[Recorded data]
▶
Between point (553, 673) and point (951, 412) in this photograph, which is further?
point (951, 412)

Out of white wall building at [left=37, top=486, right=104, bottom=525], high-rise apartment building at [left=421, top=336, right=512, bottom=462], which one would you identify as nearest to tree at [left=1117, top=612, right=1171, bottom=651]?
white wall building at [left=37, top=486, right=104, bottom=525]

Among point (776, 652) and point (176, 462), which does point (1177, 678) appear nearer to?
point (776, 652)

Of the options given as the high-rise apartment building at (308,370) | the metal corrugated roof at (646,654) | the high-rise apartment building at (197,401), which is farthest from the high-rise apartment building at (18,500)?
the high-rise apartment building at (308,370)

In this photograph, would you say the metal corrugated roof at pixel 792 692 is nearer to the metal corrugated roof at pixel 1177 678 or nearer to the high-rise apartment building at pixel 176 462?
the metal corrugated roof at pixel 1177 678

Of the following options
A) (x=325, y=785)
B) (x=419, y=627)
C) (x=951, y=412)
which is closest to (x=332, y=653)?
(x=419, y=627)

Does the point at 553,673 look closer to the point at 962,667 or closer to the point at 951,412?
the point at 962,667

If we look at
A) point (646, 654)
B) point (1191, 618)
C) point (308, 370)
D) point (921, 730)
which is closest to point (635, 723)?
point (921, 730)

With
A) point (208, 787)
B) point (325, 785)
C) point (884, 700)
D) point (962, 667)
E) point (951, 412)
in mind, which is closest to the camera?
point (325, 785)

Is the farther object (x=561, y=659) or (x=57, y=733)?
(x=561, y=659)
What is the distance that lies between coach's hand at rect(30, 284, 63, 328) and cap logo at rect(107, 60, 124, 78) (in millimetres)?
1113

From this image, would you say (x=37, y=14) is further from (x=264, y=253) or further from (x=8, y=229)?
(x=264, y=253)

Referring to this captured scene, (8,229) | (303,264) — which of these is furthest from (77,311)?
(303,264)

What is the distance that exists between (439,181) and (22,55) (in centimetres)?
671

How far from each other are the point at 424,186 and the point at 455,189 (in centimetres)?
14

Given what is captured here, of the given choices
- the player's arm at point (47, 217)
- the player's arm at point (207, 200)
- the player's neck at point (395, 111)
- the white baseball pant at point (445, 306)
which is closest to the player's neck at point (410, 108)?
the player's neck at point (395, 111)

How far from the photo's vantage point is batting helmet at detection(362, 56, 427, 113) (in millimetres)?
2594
◀
**SET PROBLEM**
Copy out every line from the one containing "Is the farther" to the end of the material, both ends included.

**PROBLEM SOLUTION**
Is the farther object (x=561, y=659) or (x=57, y=733)?
(x=561, y=659)
What is the distance that lies between coach's hand at rect(30, 284, 63, 328) and cap logo at rect(107, 60, 124, 78) (in millimetres)?
1113

From this image, would you say (x=37, y=14) is further from (x=264, y=253) or further from (x=8, y=229)?
(x=264, y=253)

Referring to this captured scene, (8,229) | (303,264) — which of these is furthest from (77,311)?
(303,264)

What is the distance that exists between (439,181) and (22,55) (in centimetres)?
671

How far from each other are the point at 424,186 and the point at 455,189 (in centimetres)?
14

Given what is captured here, of the given choices
- the player's arm at point (47, 217)
- the player's arm at point (207, 200)
- the player's neck at point (395, 111)
- the white baseball pant at point (445, 306)
which is closest to the player's neck at point (410, 108)?
the player's neck at point (395, 111)

How far from the photo's vantage point is batting helmet at detection(362, 56, 427, 113) (in millimetres)?
2594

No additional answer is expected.